(Recorded data)
-- Opening Marker --
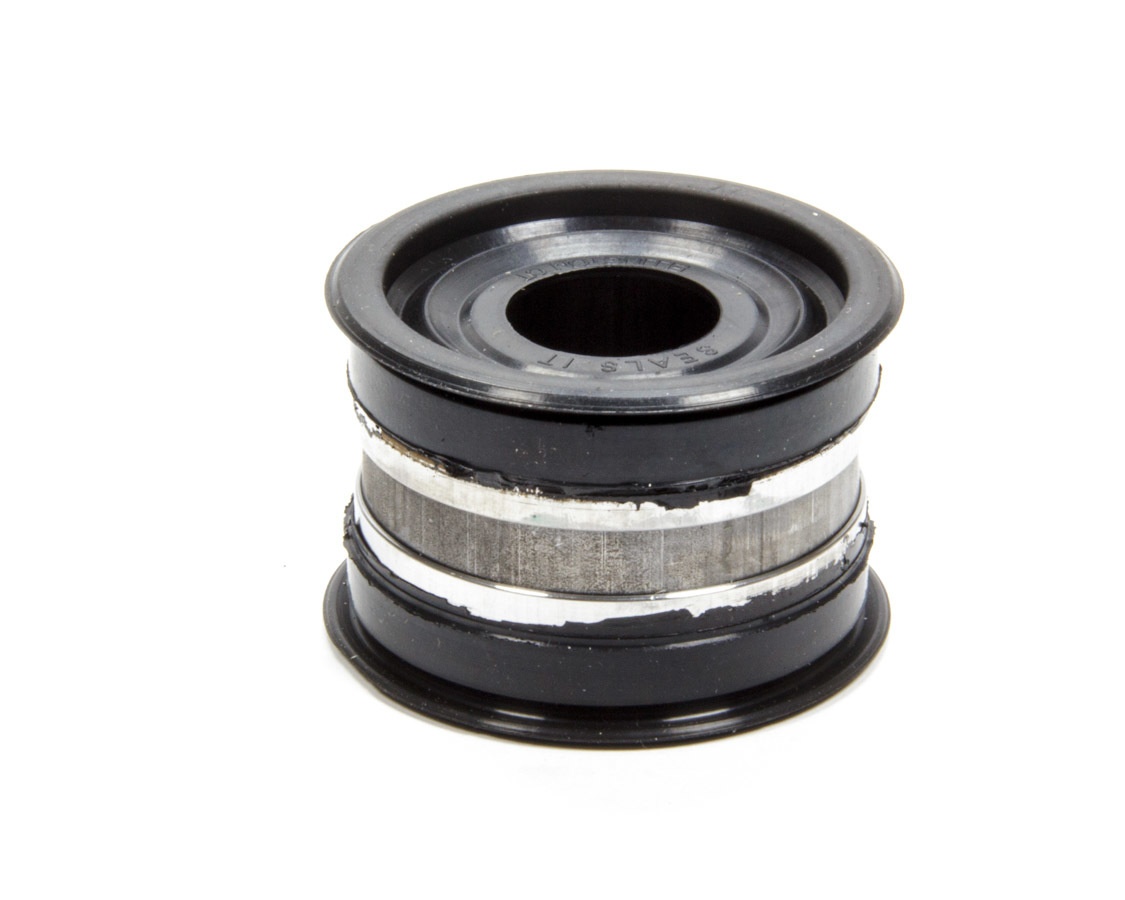 Seals-It EAS25875 Axle Housing Seal, Economy, 1.250 in OD, 0.875 in ID, Rubber / Steel, Natural, Universal, Each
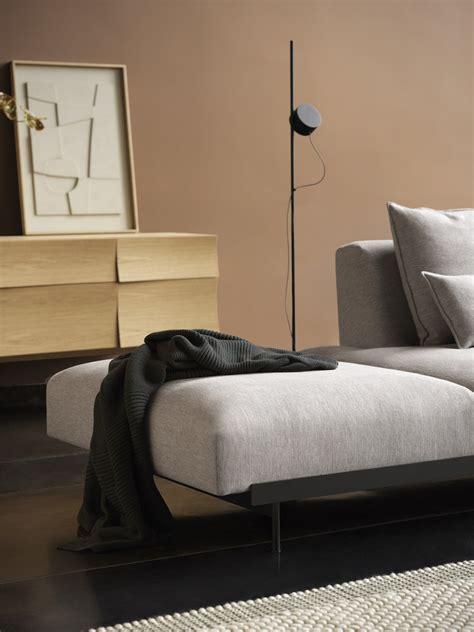 modular sofa muuto scandinavia design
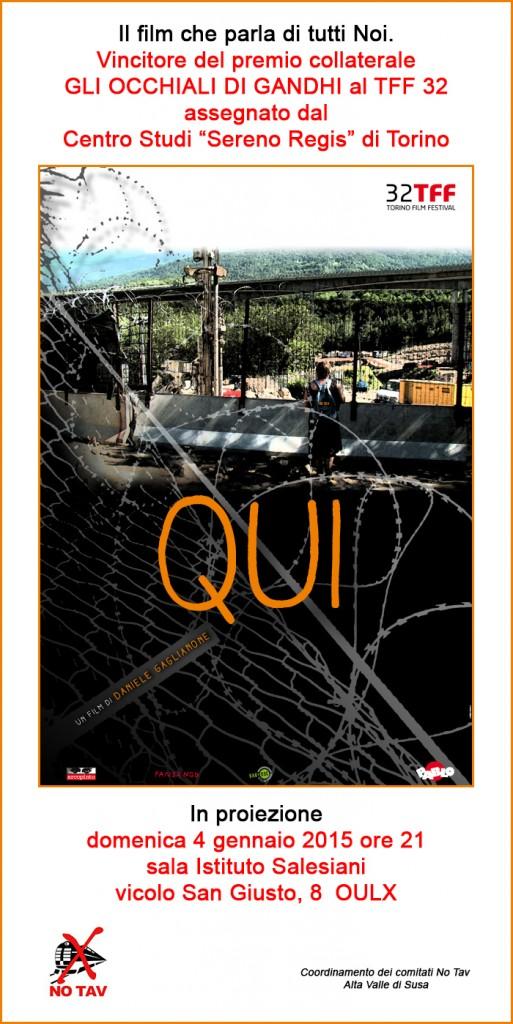"""Stasera, proiezione """"Qui"""" a Oulx"""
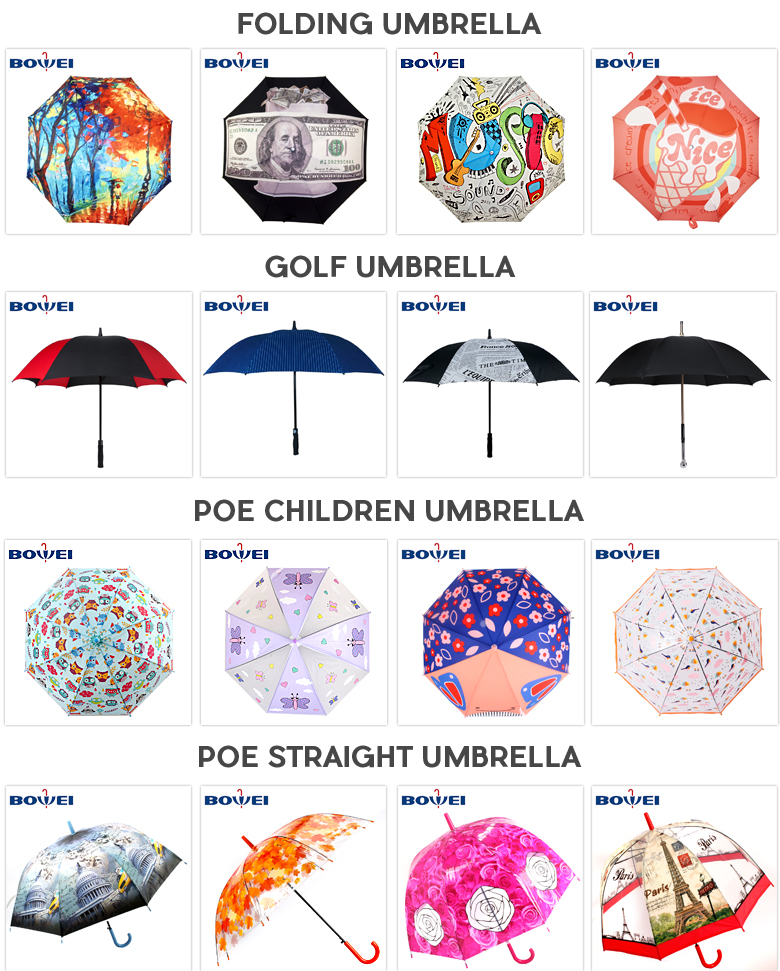 Custom Printed Transparent straight cartoon puppy  tower Umbrella Small Plastic Clear POE Kids Umbrella with J handle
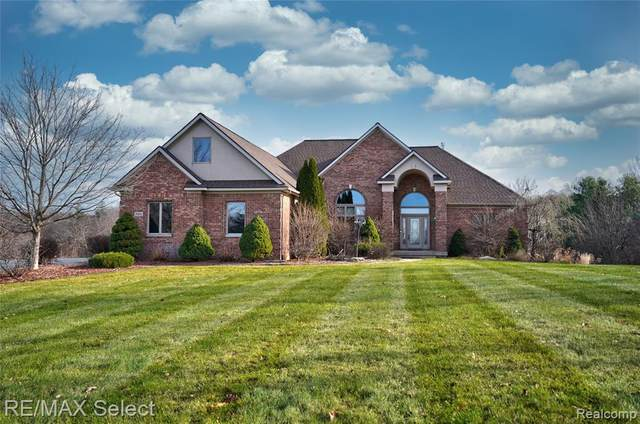 11405 N Fenton Road, Fenton Twp, MI 48430 (#2200097281) :: The Alex Nugent Team | Real Estate One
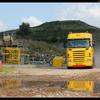 DSC 6642-border - Vink - Barneveld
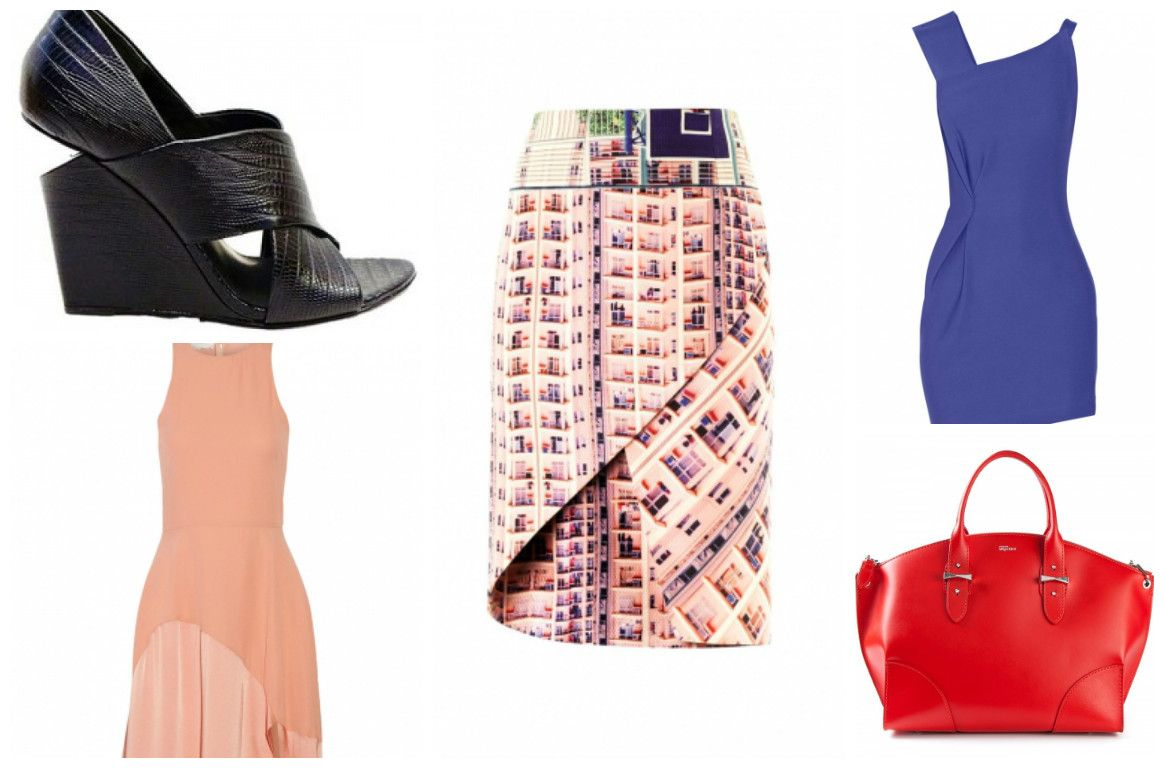 """""""Le Mill Sale"""" Awesome story by @fashion_pick #fashion"""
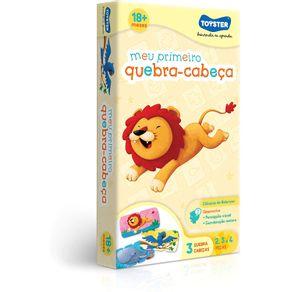 TOYS2029_01_1-MEU-PRIMEIRO-QUEBRA-CABECA-2-3-4---TOYSTER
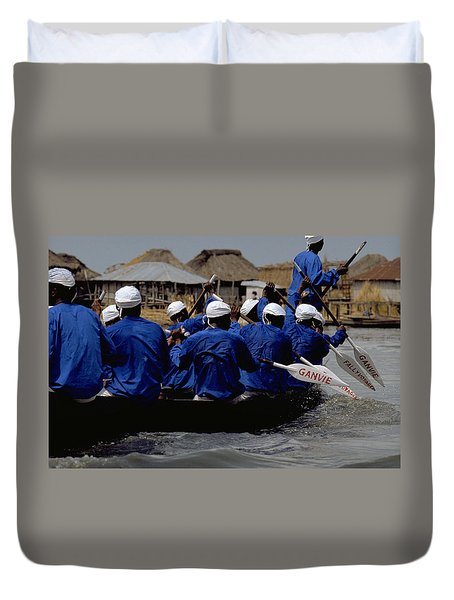 Duvet Cover featuring the photograph Ganvie - Lake Nokoue by Travel Pics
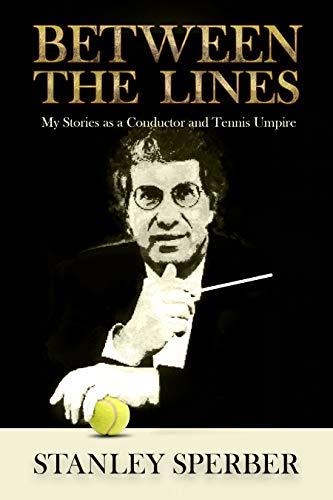 Between The Lines by Stanley Sperber ebook deal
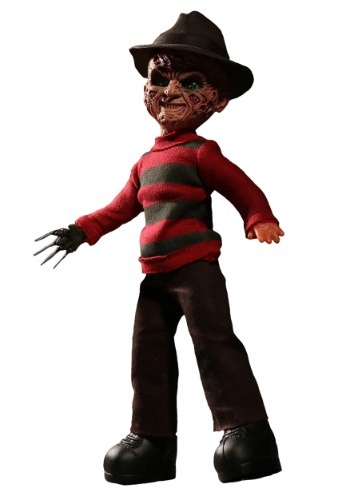 Living Dead Dolls Freddy Krueger with Sound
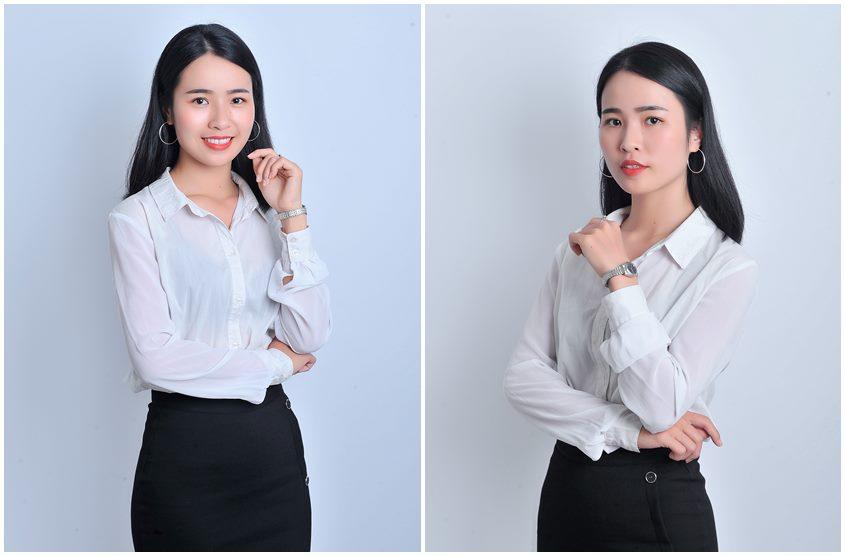 Chụp hình chân dung doanh nhân nữ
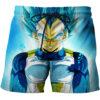 Prince Vegeta Dragon Ball Sunning Graphic Boardshorts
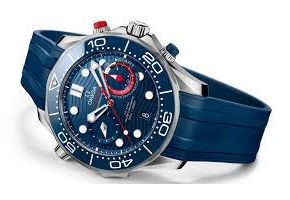 Omega Seamaster Diver 300M Americas Cup Chronograph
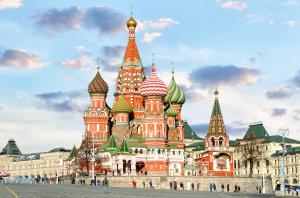 Russland: Höhepunkte von Moskau bis St. Petersburg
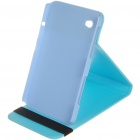 Protective Flip-open PU Leather Case with Elastic Strap for Samsung P1000 - Blue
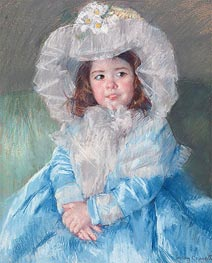 Margot In Blue | Cassatt | Gemälde Reproduktion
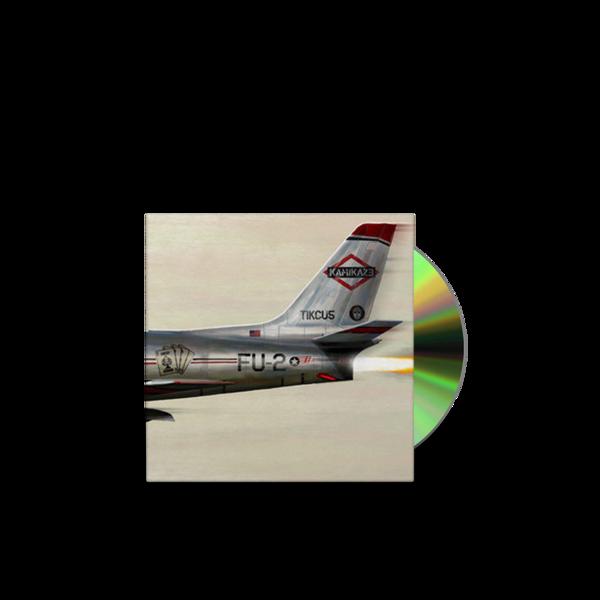 Eminem: KAMIKAZE CD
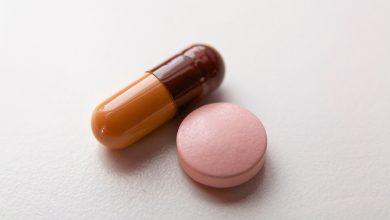 دواء ديكستروميتورفان – كينيدين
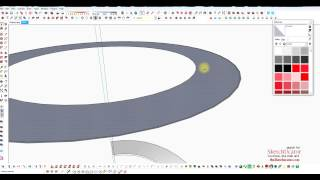 Video Build a Curved Ramp Quickly in SketchUp 1080p Video Only download MP3, 3GP, MP4, WEBM, AVI, FLV Desember 2017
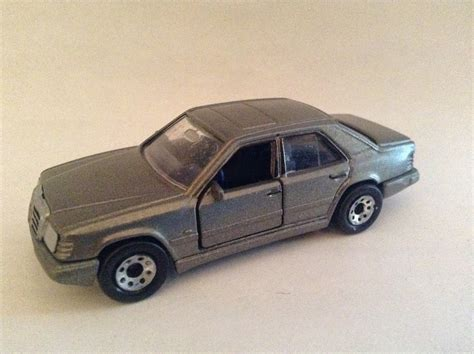 matchbox mercedes la s diecast blog matchbox custom mercedes w124 300e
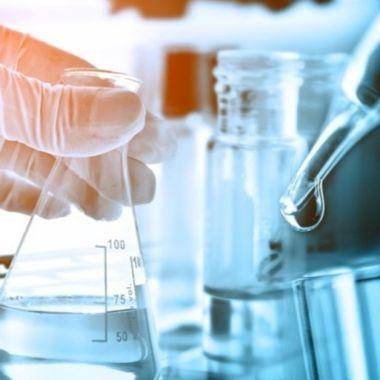 NASDAQ Trade Alert: Biotech Co Has Broken The Code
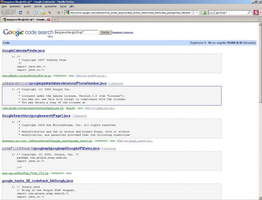 Add-on screenshot #4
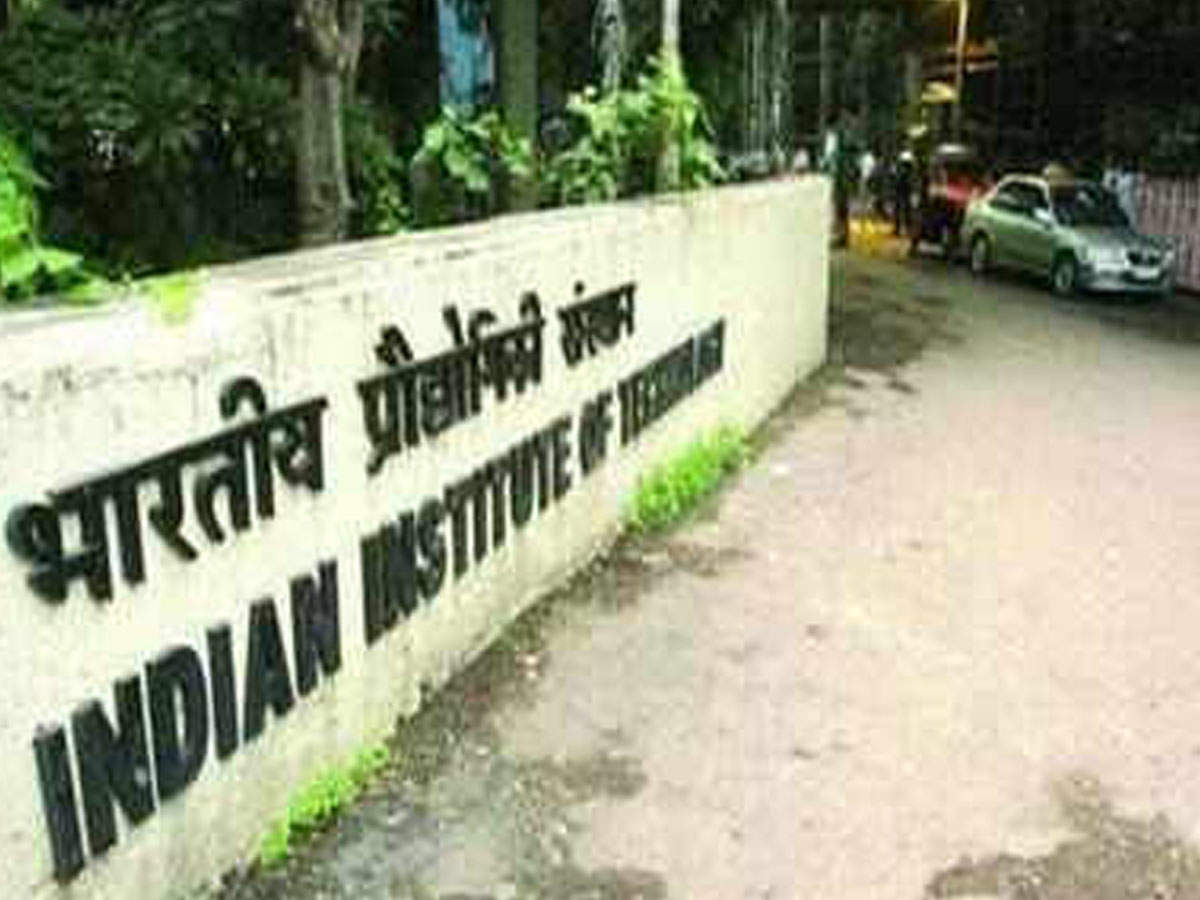 IIT Hyderabad joins hands with Chinese smartphone giant for research in 5G and AI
-- Closing Marker --
Work task: Above are the records; reproduce them exactly and leave out the pictures.

Task answer:
 Seals-It EAS25875 Axle Housing Seal, Economy, 1.250 in OD, 0.875 in ID, Rubber / Steel, Natural, Universal, Each
 modular sofa muuto scandinavia design
"""Stasera, proiezione """"Qui"""" a Oulx"""
 Custom Printed Transparent straight cartoon puppy  tower Umbrella Small Plastic Clear POE Kids Umbrella with J handle
 11405 N Fenton Road, Fenton Twp, MI 48430 (#2200097281) :: The Alex Nugent Team | Real Estate One
 DSC 6642-border - Vink - Barneveld
 """""""Le Mill Sale"""" Awesome story by @fashion_pick #fashion"""
 TOYS2029_01_1-MEU-PRIMEIRO-QUEBRA-CABECA-2-3-4---TOYSTER
 Duvet Cover featuring the photograph Ganvie - Lake Nokoue by Travel Pics
 Between The Lines by Stanley Sperber ebook deal
 Living Dead Dolls Freddy Krueger with Sound
 Chụp hình chân dung doanh nhân nữ
 Prince Vegeta Dragon Ball Sunning Graphic Boardshorts
 Omega Seamaster Diver 300M Americas Cup Chronograph
 Russland: Höhepunkte von Moskau bis St. Petersburg
 Protective Flip-open PU Leather Case with Elastic Strap for Samsung P1000 - Blue
 Margot In Blue | Cassatt | Gemälde Reproduktion
 Eminem: KAMIKAZE CD
 دواء ديكستروميتورفان – كينيدين
 Video Build a Curved Ramp Quickly in SketchUp 1080p Video Only download MP3, 3GP, MP4, WEBM, AVI, FLV Desember 2017
 matchbox mercedes la s diecast blog matchbox custom mercedes w124 300e
 NASDAQ Trade Alert: Biotech Co Has Broken The Code
 Add-on screenshot #4
 IIT Hyderabad joins hands with Chinese smartphone giant for research in 5G and AI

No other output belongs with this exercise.